Being considered for a loan means that four primary aspects of your financial life will be viewed and scrutinized by a mortgage lender: your income, your debt, your credit and your money for move in. The following is a guide on the questions that a lender will ask, and the reasons behind them.
Income & Employment
What is your gross income?
This question is used to gauge your pre-tax and pre-deduction earnings. This is the baseline lenders use to determine the mortgage amount that you will qualify for.
Do you make any overtime pay or bonuses?
This question is used to determine if you have any other income that can be utilized toward increasing the approval amount.
How long have you been employed?
This question is used to gauge stability of your income. Individuals who jump careers every few years are considered to be a higher risk when it comes to loans than someone who has stayed at the same place of employment doing the same type of work for 24 months or longer.
What is the minimum amount you pay toward all unsecured loans each month?

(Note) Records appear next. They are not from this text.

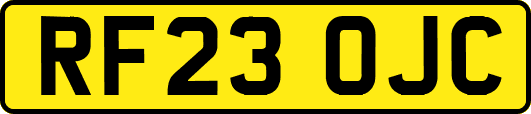 RF23OJC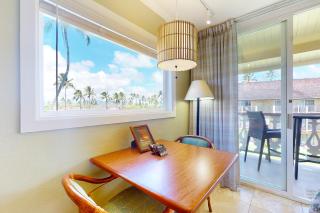 Islander on the Beach 315 - Kapaa - 6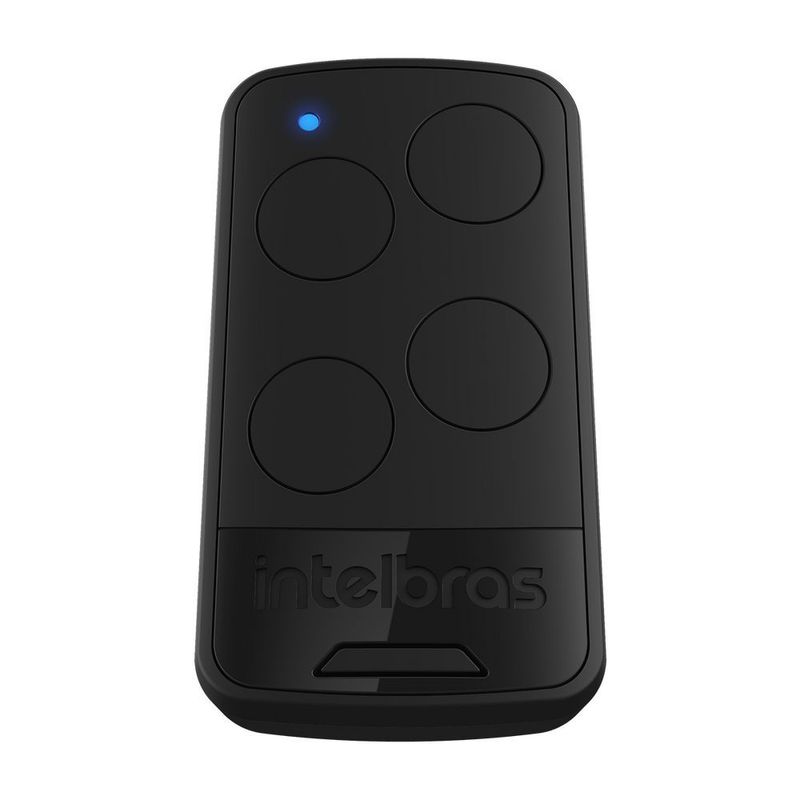 MKP004933000060-1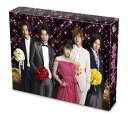 【送料無料】花より男子ファイナル Blu-ray プレミアム・エディション/井上真央[Blu-ray]【返品種別A】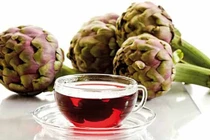 Thực phẩm không ăn khi nắng nóng, dùng nhiều dễ mất nước suy kiệt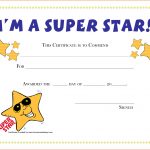 Free Printable Awards For Elementary School Award Certificates   Free Printable Award Certificates For Elementary Students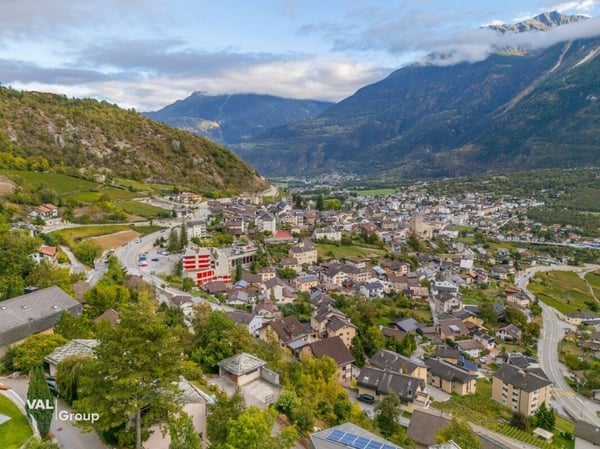Ein Haus mit Charakter und eine Aussicht zum Verlieben 20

This question is used to determine the amount of disposable income a borrower has once all of their monthly financial obligations have been met. Unsecured debt applies to credit cards, personal loans, student loans, car payments or any other monthly payment currently being made to satisfy a debt.
Do you have any debts in default or collection?

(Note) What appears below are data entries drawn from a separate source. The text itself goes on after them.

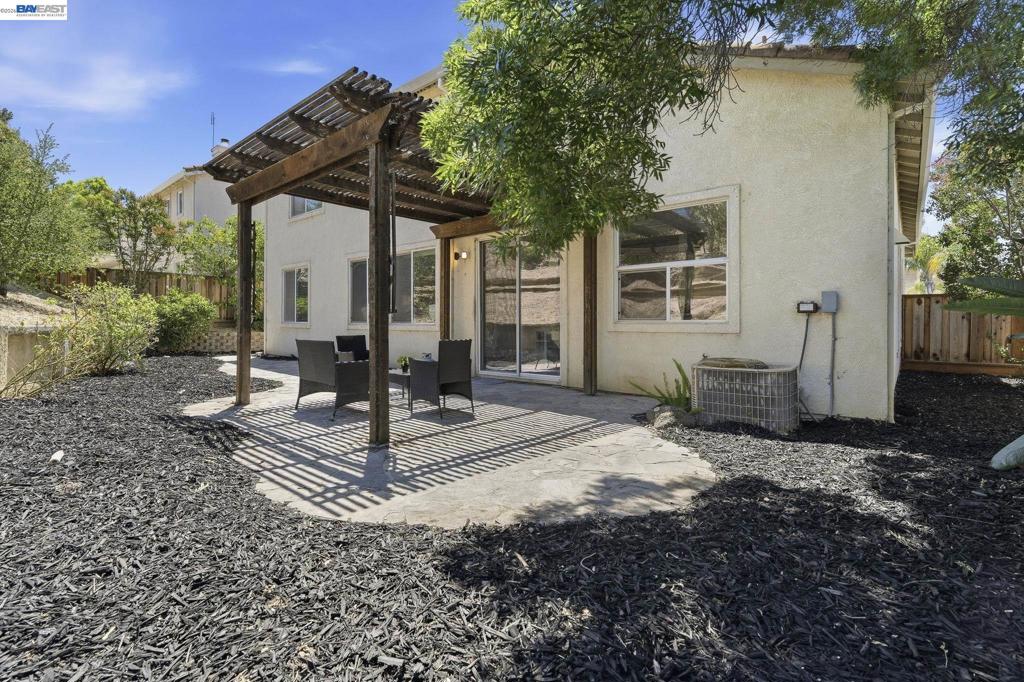 main property photo 45
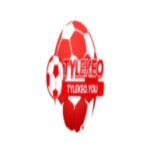 Tylekeo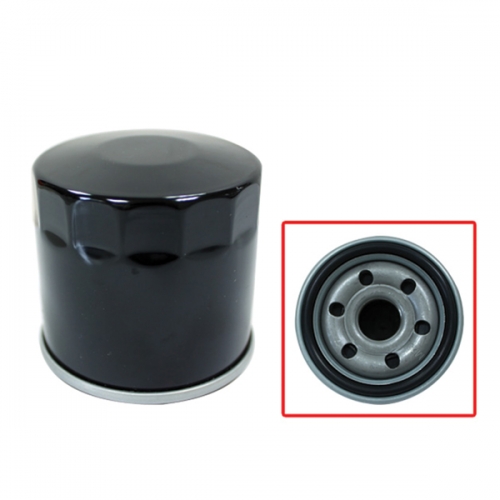 BRONCO ATV/UTV OIL FILTER (AT-07088)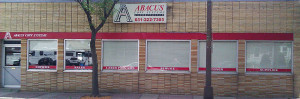 Abacus-Copy-Systems-St Paul MN-repair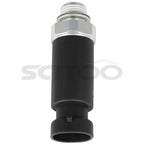 Oil Pressure Sensor D1818A for Chevrolet Avalanche 1500 (2002–2013)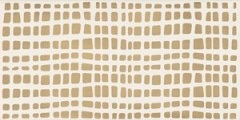 Decor Atmosphere Warm 12.5x25 Cifre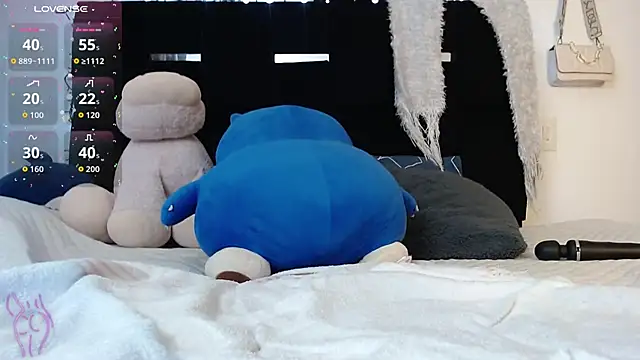 Camila_Torresss Live XXX-chat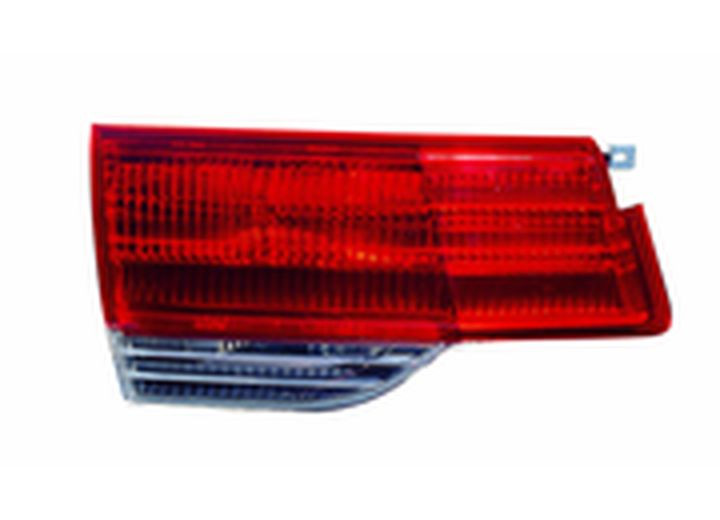 Maxzone - Capa Hd Odyssey 0810 Backup Lamp Assy Inner Lh - 317-1331L-AC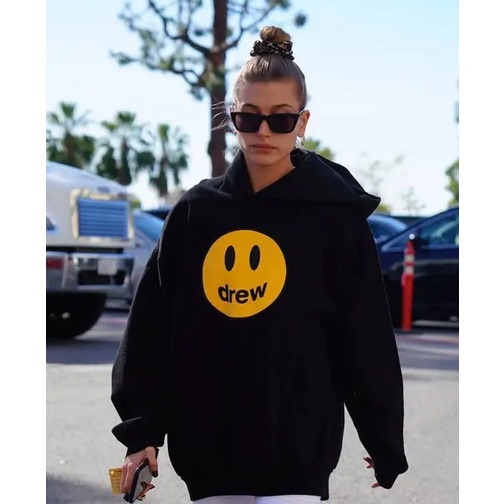 Áo Hoodie Drew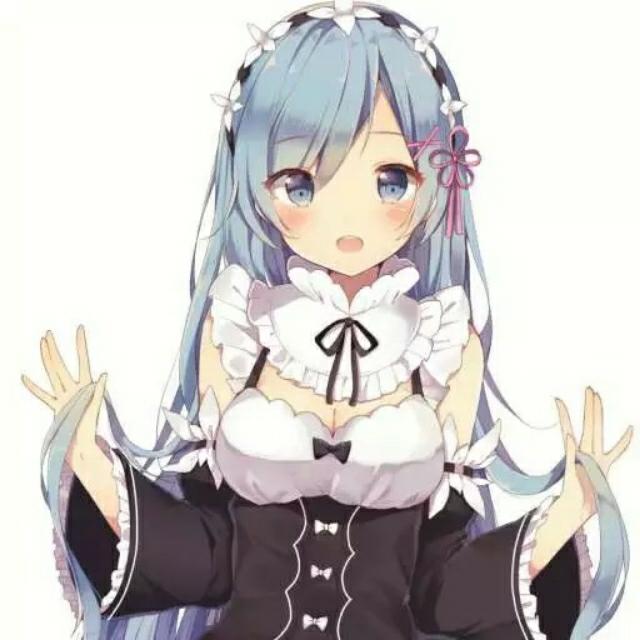 君の名は1ai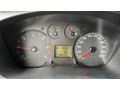 2009 TRANSİT 300 S %20 KDV KREDİ KARTINA 12 TAKSİT İMKANI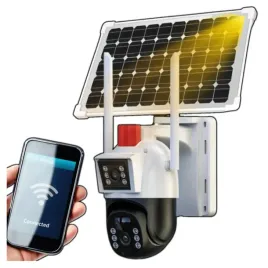 kamera-ip-bezprzewodowa-wifi-solarna-zewnetrzna-full-hd-led-detekcja-ruchu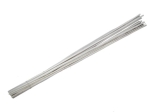 Susz Paliki Naturalne 100cm kpl. 15szt - Naturalny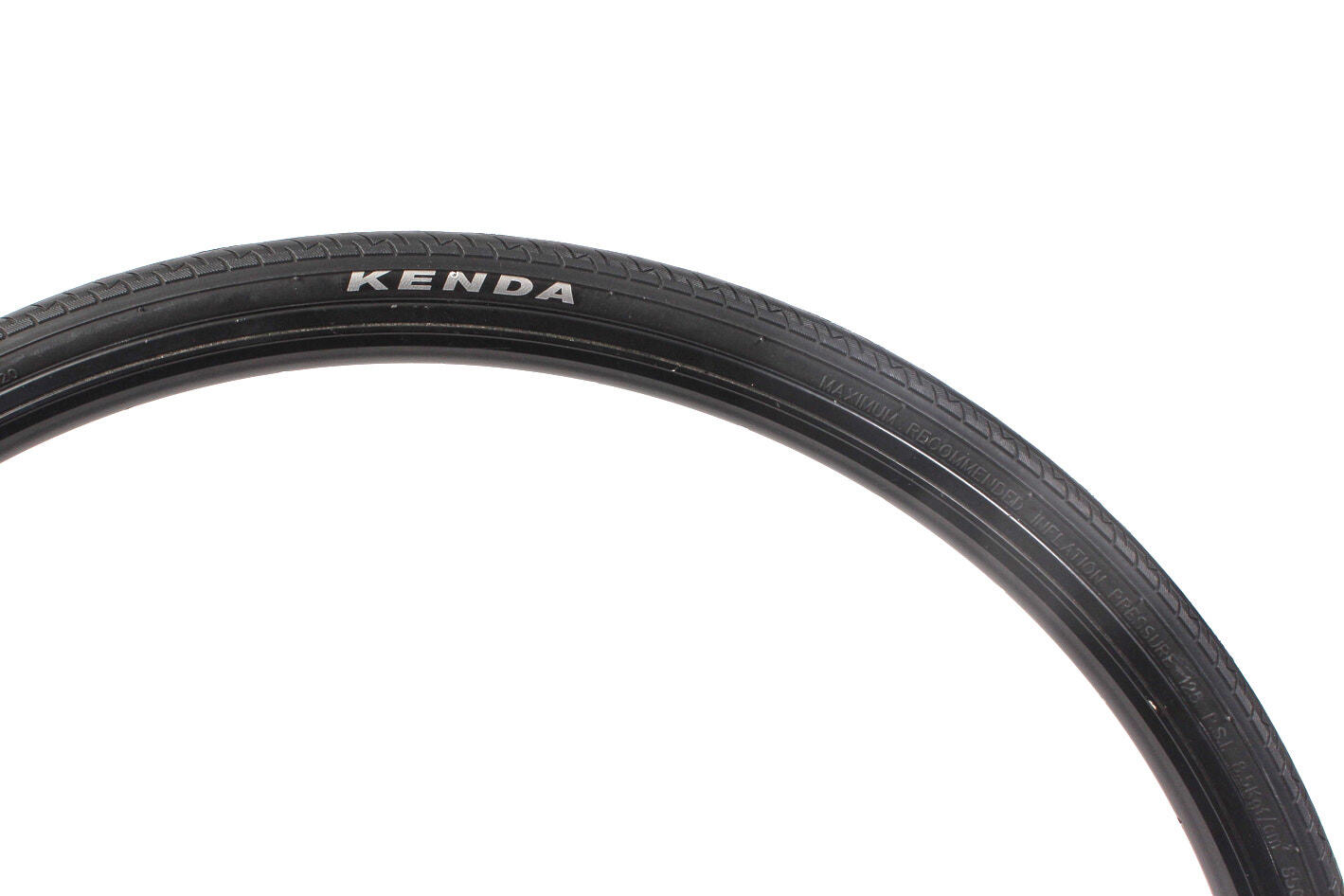 Plášť KENDA Kontender Sport Protect 700 / 28" x 26C L3R Pro 6/6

While this will be discovered when pulling a credit report, this question is used as an opportunity to head any negative items that you are aware of on your credit report off at the pass. Not all negative items are a death sentence when it comes to a mortgage approval. This question is designed to help a loan officer assess your overall financial health, and give you an opportunity to state your case in the event of any inconsistencies.

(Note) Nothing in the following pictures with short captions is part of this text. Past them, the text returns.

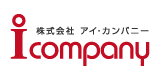 株式会社アイ・カンパニー　筑西支店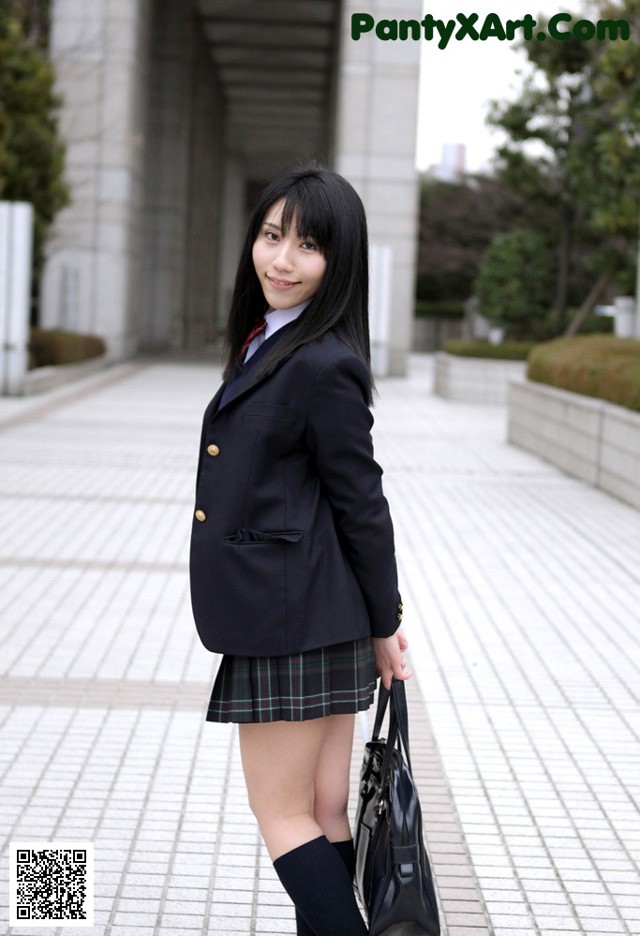 Shiho Kawakita - Beautyandthesenior Metart Movies No.db7b16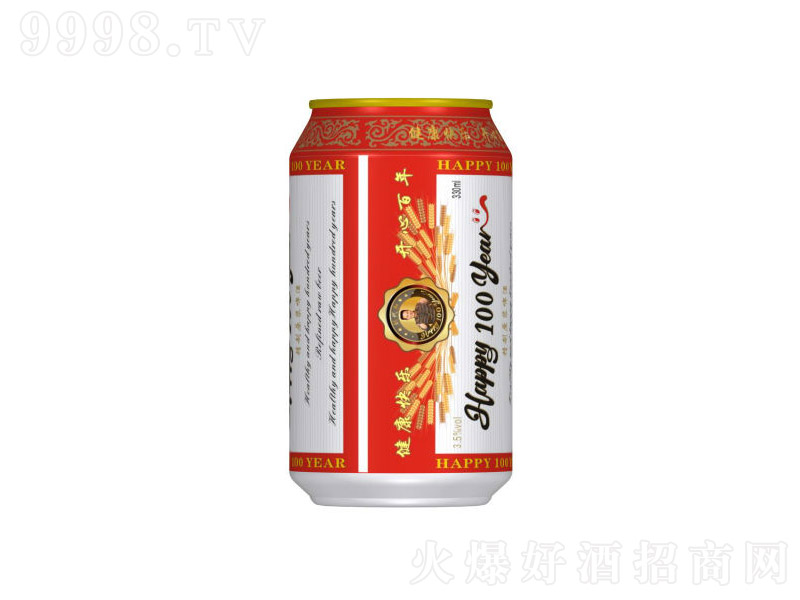 _(ki)İơƼt׹(c)11 330ml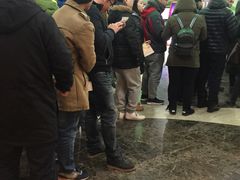 -天幕新彩云国际影城(激光巨幕店)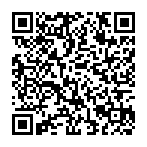 C&oacute;digo QR con el enlace al titular UGT y CCOO anuncian 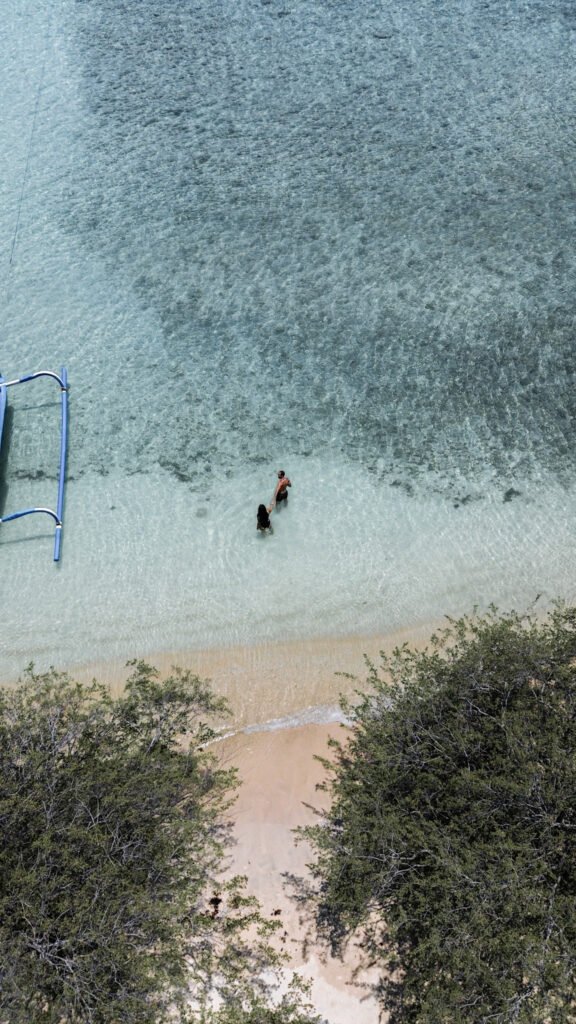 dcim101mediadji 0187.jpg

Once a lender has pulled a borrower’s credit they may have questions on items that exist on a credit report. The most common are questions asking a borrower to verify any negative items that exist on a credit report in order to validate the information as reported.
Money for Move In
Lenders want to validate available assets that can be applied toward down payments and closing costs when making a home purchase. The more available funds a borrower has to close on a home will be the less of a risk they are considered, meaning that they are more likely to obtain a loan. The following are some of the more common questions that a lender will ask in regard to money for move in.
Do you have a savings account?
How much is in your savings account?
Do you have an IRA or 401K that you could access for additional funds?
Do you have a family member that would be willing to provide you funds as a gift for down payment or closing costs?
Lenders questions will vary from one borrower to another based on the buyer’s unique financial situation. However, this information can be utilized as a baseline guide for being prepared when applying for a mortgage. Prior to applying for a mortgage, borrowers should have a copy of their credit report so that no surprises occur during the loan application process. You can download a free credit report from all three bureaus at www.annualcreditreport.com.